A comparação do DNA mitocondrial do parasito brasileiro com o mitogenoma completo de um patógeno do oeste da África e uma sequência parcial de um verme de Camarões apontou aproximadamente 99% de semelhança, com apenas 46 pontos de possíveis variações. “Uma vez que este mitogenoma foi apenas o segundo publicado no mundo, essa análise permitiu a primeira investigação completa de polimorfismos [variedades genéticas]. Esses dados mostram o quanto o O. volvulus presente no foco do Brasil está próximo da filária que ocorre na África”, destaca Sergio, acrescentando que a semelhança entre o parasito do Brasil e o de Camarões foi maior do que a observada entre os dois patógenos da África. “No passado, acreditava-se que as filárias que ocorrem no Brasil poderiam pertencer a uma espécie distinta e causavam uma doença diferente do O. volvulus da África. Embora já se reconheça há muito tempo que estes parasitos são da mesma espécie, o resultado que observamos é notável em uma perspectiva histórica”, completa o pesquisador.

Os autores consideram que as variações genéticas observadas podem representar novos marcadores de populações do O. volvulus, contribuindo para entender a disseminação do patógeno e aprimorar as estratégias de combate à doença. Nas Américas, o Programa para Eliminação da Oncocercose atingiu a meta em quatro dos seis países onde a infecção era considerada endêmica. Porém, de acordo com Sergio, a região da fronteira entre o Brasil e a Venezuela apresenta um cenário complexo, que demanda novas abordagens. “É uma área indígena, muito grande, na qual a densidade da floresta e o terreno montanhoso tornam a logística extremamente difícil e cara. Além disso, os membros das tribos Yanomami que habitam a região são seminômades e cruzam a fronteira entre os países livremente. Esta realidade faz da Amazônia o maior desafio para a eliminação da oncocercose nas Américas e, ainda, pode se tornar o maior desafio na luta contra a doença em todo o mundo”, explica o parasitologista, ressaltando a importância do desenvolvimento de pesquisas na região. “Acredito que a orientação adequada dos recursos e das ações integradas nesta área será crucial para o sucesso dos programas de eliminação da oncocercose”, declara.

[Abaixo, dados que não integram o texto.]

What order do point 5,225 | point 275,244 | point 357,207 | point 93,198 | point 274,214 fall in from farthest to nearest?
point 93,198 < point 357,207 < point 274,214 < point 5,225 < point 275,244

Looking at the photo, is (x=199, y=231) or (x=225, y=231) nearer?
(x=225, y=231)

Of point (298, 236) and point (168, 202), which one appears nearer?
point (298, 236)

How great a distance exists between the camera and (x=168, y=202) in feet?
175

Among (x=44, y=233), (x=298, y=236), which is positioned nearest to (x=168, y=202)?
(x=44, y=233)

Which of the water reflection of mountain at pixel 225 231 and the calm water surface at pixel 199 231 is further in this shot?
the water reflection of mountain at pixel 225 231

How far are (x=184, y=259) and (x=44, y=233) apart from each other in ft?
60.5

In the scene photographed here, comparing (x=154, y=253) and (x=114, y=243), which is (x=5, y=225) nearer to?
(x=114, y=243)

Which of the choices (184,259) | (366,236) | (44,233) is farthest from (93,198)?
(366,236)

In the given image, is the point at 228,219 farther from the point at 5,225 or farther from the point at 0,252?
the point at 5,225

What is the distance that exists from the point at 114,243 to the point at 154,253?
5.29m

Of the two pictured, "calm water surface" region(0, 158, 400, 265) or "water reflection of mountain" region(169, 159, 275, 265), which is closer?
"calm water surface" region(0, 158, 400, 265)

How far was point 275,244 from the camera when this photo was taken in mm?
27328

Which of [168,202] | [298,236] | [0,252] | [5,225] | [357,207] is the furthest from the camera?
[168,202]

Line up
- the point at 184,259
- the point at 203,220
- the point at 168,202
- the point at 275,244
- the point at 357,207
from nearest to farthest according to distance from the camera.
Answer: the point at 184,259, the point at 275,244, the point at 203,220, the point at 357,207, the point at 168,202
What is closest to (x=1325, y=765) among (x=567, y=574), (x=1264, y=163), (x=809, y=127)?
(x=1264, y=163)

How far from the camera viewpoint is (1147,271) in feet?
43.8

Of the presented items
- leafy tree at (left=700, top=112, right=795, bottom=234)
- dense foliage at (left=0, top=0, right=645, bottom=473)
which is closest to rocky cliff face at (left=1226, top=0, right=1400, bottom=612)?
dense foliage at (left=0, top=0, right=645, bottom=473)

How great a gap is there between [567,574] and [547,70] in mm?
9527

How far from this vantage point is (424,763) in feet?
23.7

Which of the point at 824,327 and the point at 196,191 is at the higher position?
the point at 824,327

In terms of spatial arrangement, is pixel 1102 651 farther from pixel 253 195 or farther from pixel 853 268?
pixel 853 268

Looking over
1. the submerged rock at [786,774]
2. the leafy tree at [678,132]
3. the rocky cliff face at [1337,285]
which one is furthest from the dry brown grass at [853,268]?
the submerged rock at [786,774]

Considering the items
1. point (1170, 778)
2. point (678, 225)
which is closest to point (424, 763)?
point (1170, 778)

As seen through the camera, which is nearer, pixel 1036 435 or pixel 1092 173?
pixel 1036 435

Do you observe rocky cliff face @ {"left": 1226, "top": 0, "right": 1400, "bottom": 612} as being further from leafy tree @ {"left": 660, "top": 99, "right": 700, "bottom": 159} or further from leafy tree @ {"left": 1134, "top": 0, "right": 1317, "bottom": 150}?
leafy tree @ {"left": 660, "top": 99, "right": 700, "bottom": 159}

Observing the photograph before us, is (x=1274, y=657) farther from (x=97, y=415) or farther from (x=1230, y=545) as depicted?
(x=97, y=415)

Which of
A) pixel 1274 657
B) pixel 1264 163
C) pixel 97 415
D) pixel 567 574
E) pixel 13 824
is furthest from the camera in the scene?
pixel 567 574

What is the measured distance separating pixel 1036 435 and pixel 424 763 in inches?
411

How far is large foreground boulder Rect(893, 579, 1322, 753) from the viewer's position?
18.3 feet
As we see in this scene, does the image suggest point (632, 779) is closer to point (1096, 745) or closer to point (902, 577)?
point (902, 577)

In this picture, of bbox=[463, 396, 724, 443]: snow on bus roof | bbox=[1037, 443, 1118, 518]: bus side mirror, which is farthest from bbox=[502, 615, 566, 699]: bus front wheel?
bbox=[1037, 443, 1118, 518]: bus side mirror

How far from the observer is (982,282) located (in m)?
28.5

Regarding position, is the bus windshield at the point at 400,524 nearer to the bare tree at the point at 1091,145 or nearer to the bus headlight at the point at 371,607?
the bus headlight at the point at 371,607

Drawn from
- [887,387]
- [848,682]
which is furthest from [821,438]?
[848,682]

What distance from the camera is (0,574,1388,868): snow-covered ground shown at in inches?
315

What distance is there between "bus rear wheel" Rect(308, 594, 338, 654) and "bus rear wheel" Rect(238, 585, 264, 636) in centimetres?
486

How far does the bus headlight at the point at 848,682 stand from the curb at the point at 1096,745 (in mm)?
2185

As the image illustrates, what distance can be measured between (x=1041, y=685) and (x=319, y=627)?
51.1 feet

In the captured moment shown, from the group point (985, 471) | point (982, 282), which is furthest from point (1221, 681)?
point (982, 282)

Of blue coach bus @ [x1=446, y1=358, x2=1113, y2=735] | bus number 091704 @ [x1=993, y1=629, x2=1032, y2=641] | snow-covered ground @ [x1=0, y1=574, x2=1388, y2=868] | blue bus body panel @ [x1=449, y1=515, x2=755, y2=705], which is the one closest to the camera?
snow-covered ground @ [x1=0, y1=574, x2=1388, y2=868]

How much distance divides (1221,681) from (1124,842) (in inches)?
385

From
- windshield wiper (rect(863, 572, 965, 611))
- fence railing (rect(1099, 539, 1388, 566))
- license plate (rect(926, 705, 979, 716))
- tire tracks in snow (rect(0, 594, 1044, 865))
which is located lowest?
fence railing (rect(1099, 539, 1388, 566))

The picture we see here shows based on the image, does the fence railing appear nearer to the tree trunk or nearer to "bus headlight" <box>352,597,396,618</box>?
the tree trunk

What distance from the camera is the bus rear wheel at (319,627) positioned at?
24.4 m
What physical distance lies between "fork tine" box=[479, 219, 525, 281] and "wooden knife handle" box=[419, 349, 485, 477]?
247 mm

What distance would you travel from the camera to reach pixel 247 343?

Prêmio Nobel destacou esforços contra a doença

Com 99% dos pacientes infectados vivendo em países africanos, a oncocercose faz parte do grupo de doenças classificadas pela OMS como negligenciadas. No ano passado, o agravo ganhou os holofotes quando os cientistas William Campbell, da Irlanda, e Satoshi Omura, do Japão, receberam o Prêmio Nobel de Medicina pelas descobertas que levaram ao desenvolvimento da ivermectina. O medicamento é o único tratamento eficaz contra a oncocercose e a filariose linfática, outra verminose que afeta países pobres e em desenvolvimento. Para a cura dos pacientes, são recomendados 10 a 15 anos de tratamento, com doses anuais do remédio. Embora demorada, a terapia reduz consideravelmente os danos causados pela doença e é a principal estratégia para interromper o ciclo de transmissão do agravo.

A oncocercose é conhecida como ‘cegueira dos rios’ porque é transmitida por insetos simulídeos – popularmente chamados de piuns ou borrachudos – que se criam nos cursos hídricos com correnteza. Estes insetos são infectados pela filária O. volvulus ao sugar o sangue de pessoas infectadas e transmitem o parasito para outros indivíduos por meio da picada. Os sintomas da doença são coceira, lesões na pele e formação de nódulos sob a pele. Algumas pessoas infectadas também sofrem danos oculares, com prejuízo da visão e, nos casos mais graves, cegueira.